1. Know Why You're Investing (Your Goals)

  • What do you want to achieve? - Are you saving for retirement, a house, your child's education, or something else?
  • When do you need the money? Is it in 5 years, 10 years, or 30 years?
  • Your goals will help you decide where to put your money: For example, if you need money in a year, you might not want to put it all in one asset.

2. Understand How Much Risk You Can Handle

  • Are you okay with the possibility of losing some money? Stocks and some mutual funds can go up and down or even some assets can wipe out your full money.
  • If you get worried easily when your investments drop, you might prefer safer options like some types of mutual funds or fixed deposits.
  • Higher risk can potentially give you higher returns over the long term. It means more chances of losing money in the short term.

3. Do Your Homework (Research)

  • Stocks: Understand the company you are investing in. What do they do? Are they making profits? What are their future plans? Don't just invest based on tips.
  • Mutual Funds: Know what kind of fund it is (e.g., equity, debt, hybrid). Who is managing it?

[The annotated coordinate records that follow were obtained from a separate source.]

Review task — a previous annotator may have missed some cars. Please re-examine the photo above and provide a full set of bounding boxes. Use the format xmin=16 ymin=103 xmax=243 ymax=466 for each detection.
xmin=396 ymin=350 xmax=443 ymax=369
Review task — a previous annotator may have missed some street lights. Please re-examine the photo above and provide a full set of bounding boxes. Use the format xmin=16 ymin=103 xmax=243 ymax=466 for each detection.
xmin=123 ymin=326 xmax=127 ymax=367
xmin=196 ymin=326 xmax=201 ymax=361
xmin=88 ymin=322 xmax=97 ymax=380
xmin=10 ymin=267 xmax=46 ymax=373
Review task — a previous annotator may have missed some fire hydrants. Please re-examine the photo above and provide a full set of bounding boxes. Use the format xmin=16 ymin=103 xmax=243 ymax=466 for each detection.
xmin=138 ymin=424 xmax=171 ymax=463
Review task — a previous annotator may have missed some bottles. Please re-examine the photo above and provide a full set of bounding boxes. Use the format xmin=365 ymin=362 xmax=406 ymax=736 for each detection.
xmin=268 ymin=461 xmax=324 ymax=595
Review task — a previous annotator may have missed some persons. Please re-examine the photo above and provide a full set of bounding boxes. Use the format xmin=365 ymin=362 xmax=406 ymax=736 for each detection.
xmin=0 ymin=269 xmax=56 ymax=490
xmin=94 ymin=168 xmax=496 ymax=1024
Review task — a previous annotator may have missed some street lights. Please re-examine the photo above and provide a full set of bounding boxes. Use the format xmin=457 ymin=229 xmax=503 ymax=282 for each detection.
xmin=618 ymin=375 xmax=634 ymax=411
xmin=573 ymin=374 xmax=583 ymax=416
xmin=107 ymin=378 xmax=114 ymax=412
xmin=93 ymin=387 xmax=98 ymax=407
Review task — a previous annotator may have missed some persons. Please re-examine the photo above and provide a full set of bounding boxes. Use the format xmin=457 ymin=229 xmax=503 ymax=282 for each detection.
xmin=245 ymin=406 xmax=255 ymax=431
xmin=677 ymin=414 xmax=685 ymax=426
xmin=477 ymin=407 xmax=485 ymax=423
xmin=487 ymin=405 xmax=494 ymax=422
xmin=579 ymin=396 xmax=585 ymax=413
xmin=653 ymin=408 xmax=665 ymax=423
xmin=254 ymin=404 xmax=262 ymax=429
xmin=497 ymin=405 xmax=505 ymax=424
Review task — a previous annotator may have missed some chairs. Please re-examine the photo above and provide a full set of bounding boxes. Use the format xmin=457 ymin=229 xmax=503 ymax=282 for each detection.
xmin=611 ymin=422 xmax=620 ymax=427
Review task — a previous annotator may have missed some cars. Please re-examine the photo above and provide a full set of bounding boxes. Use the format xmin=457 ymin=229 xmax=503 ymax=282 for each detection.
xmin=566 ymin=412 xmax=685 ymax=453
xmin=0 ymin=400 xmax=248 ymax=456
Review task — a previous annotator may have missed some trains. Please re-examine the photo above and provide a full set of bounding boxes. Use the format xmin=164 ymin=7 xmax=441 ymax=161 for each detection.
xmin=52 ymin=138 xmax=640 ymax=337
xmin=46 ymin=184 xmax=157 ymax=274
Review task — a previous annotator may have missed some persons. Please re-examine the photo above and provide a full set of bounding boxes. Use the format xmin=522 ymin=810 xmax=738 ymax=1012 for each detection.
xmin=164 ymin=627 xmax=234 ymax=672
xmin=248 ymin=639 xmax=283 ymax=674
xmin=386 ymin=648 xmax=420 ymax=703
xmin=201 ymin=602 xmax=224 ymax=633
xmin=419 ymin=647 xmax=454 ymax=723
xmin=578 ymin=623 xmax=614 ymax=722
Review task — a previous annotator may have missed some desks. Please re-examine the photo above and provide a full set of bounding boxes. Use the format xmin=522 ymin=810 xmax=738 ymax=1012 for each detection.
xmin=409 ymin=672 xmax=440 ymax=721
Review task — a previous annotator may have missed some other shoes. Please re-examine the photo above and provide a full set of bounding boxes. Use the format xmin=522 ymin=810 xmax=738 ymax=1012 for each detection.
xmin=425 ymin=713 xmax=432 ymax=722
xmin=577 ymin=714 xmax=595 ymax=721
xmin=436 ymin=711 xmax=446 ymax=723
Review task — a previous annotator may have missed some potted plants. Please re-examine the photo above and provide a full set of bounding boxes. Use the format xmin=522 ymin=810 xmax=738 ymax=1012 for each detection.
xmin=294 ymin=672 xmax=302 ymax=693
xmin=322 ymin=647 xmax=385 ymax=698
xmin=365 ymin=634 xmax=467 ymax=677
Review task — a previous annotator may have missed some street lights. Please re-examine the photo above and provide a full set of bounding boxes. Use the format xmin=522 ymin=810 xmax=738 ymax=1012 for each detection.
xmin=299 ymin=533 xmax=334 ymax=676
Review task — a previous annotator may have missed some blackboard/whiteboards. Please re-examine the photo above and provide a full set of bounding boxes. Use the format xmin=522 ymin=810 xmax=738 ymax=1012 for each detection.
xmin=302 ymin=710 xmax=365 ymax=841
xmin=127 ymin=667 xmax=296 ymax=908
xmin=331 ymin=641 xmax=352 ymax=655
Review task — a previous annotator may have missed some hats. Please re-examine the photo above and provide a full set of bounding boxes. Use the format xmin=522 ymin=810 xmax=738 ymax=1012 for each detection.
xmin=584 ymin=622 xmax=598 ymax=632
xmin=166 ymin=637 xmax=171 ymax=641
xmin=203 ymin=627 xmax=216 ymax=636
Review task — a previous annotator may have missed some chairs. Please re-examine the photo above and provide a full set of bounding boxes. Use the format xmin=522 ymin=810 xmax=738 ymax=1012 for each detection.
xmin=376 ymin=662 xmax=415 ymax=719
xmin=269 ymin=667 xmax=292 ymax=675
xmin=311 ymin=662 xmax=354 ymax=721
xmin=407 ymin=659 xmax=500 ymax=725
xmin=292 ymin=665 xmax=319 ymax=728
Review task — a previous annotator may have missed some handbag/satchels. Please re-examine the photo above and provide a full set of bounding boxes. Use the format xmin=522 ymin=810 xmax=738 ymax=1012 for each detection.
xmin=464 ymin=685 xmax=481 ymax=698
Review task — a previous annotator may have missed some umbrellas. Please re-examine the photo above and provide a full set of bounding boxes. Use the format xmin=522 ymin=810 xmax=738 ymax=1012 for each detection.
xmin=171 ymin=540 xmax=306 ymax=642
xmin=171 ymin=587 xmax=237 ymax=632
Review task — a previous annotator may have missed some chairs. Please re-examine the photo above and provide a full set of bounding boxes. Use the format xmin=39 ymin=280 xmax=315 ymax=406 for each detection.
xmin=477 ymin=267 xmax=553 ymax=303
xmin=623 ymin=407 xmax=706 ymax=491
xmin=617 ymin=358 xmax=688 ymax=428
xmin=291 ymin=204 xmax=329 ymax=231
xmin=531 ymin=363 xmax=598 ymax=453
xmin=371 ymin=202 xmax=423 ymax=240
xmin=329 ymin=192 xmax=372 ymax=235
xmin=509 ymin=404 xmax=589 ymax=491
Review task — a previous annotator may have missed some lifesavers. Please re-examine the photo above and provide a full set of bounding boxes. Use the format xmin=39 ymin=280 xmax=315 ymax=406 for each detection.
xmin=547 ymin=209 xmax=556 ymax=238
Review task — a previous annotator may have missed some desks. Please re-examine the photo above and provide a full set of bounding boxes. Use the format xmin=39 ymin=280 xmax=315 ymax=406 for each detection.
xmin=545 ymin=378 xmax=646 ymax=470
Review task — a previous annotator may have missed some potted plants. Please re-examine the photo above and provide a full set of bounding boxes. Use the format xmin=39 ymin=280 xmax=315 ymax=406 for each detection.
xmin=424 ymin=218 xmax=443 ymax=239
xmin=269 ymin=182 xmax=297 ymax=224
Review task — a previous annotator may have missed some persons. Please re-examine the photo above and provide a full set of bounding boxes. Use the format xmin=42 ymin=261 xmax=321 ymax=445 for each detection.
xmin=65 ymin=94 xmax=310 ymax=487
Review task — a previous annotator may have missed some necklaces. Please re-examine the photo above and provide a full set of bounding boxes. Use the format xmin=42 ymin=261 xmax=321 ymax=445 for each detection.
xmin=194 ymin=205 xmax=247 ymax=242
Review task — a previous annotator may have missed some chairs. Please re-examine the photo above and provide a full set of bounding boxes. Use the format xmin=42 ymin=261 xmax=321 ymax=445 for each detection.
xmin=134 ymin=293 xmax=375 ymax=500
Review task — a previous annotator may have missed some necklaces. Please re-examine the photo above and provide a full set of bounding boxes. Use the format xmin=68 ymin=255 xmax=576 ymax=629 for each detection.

What are the past returns (but remember, past performance doesn't guarantee future returns)? Read the scheme documents carefully.
  • Other Assets: If you're considering things like gold, real estate, or other options, understand their potential returns and risks as well.

4. Don't Put All Your Eggs in One Basket (Diversification)

  • Spread your investments across different types of assets. For example, you might invest in some stocks, some mutual funds (across different categories), and maybe some gold.
  • Within stocks and mutual funds, also diversify across different sectors or companies. This helps reduce risk. If one investment doesn't do well, others might still perform.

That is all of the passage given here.